Defining Happiness And Depression
Depression is a word that is often used to describe a mood or feeling; it is also a term describing a mental disorder. Happiness on the other hand can be viewed as a mood, but is more commonly considered a state of mind. Defining happiness usually includes an extreme emotional state that simply cannot, and should not last.
These four words may better describe the kind of “default” emotional temperament we would all do well to cultivate:
- Content: Being at peace and feeling good about who you are and what you have without regard to satisfying desires and needs. It is enduring. You carry it with you. Lao Tzu (as usual) got it right in few words: “One who contains content, remains content.” A striking aspect of this state of mind is that it does not foster passivity (which Western critics often attribute to the influence of Eastern philosophies).

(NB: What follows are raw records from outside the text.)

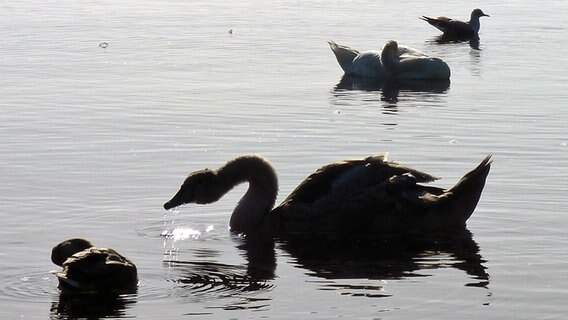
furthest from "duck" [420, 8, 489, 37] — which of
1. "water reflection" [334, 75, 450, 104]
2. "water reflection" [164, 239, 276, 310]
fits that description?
"water reflection" [164, 239, 276, 310]

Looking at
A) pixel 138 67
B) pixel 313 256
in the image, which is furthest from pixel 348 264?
pixel 138 67

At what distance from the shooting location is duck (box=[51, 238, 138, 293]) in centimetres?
957

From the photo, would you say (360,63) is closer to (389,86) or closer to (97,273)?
(389,86)

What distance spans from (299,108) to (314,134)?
2.35 metres

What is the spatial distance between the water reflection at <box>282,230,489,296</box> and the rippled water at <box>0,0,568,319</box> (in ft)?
0.10

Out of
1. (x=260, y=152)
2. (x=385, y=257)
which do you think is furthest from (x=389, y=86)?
(x=385, y=257)

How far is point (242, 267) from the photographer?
1073 cm

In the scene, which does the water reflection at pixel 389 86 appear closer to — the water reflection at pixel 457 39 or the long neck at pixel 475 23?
the water reflection at pixel 457 39

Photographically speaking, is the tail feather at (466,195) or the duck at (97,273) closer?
the duck at (97,273)

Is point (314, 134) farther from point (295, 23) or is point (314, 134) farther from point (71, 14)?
point (71, 14)

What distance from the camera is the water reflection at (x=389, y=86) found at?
21.8 meters

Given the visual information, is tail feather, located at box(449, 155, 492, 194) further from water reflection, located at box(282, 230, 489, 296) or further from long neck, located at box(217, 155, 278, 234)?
long neck, located at box(217, 155, 278, 234)

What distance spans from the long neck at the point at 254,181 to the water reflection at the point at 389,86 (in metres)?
8.27

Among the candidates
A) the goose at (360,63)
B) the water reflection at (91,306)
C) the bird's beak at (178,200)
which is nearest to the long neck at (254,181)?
the bird's beak at (178,200)
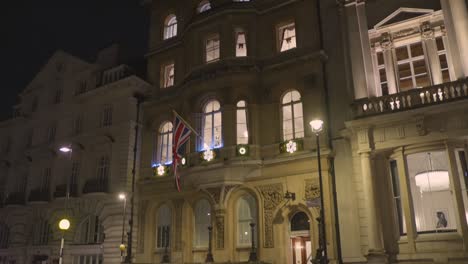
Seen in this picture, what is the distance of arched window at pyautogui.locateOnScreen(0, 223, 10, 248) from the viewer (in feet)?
116

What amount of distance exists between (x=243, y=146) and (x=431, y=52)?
409 inches

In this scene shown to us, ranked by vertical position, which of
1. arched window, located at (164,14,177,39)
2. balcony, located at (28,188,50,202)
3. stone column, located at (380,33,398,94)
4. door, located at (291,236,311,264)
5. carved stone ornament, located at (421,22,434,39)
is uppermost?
arched window, located at (164,14,177,39)

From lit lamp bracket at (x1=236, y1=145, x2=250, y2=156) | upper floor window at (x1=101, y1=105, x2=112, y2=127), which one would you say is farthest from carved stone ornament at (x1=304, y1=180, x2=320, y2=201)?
upper floor window at (x1=101, y1=105, x2=112, y2=127)

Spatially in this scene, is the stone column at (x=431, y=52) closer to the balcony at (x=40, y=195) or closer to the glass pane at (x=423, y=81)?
the glass pane at (x=423, y=81)

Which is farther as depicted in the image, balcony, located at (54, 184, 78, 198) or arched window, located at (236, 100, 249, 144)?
balcony, located at (54, 184, 78, 198)

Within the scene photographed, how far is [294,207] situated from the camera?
22250 millimetres

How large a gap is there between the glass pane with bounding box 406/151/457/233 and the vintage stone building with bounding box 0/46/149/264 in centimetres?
1761

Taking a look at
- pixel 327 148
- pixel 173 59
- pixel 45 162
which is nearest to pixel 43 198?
pixel 45 162

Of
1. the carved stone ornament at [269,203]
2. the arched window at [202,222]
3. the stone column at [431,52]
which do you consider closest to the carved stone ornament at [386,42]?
the stone column at [431,52]

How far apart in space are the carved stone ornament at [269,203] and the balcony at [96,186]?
1164 cm

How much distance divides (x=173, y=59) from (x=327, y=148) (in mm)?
13413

- Comfortable: The word comes from a Latin root meaning “strength” and denotes a state of ease and freedom from pain and anxiety. To be comfortable is to enjoy contentment and security and presumably be stronger as a result. Like contentment, comfort is something you can carry with you, a feeling you should be able to access in a great variety of circumstances.
- Serene: Picture the peaceful calm of still air and an unclouded sky or a placid body of water. The word also refers to the absence of mental stress and anxiety. Again, this is an emotional state that can be cultivated, and maintained, even in the midst of external agitation. A Sufi fable tells of a ship of pilgrims engulfed by a great storm at sea. The passengers are gripped by fear. They wail and moan, sure that death is imminent. Only when the storm subsides do they notice that one of their number, a dervish, has sat through all the tumult in calm meditation. They crowd around him in wonder, and several ask him, “Don’t you know that at any moment we could have perished?” He replies, “I know that I might perish at any moment always and have learned to be at peace with that knowledge.”
- Resilient: The ability to bounce back from losses and reversals and not get stuck in painful or unproductive moods. Think of an elastic band that can be twisted and stretched but always tends to come back to its original shape. If you cultivate emotional resilience, you don’t have to resist feeling appropriate sadness; you learn that your moods are dynamic and flexible and soon return to the neutral balance point.
The term “depressed” on the other hand, means being consistently below these desirable states. It is distinct from sadness in that it is enduring and situation independent – changes in your circumstances, or simply the passage of time, have little to no effect on it.
In defining happiness and depression as terms, it is important to understand happiness and depression, and to make sense of your emotional life. With this vocabulary, you can take stock of where you are and where you want to go, and begin the process of getting there.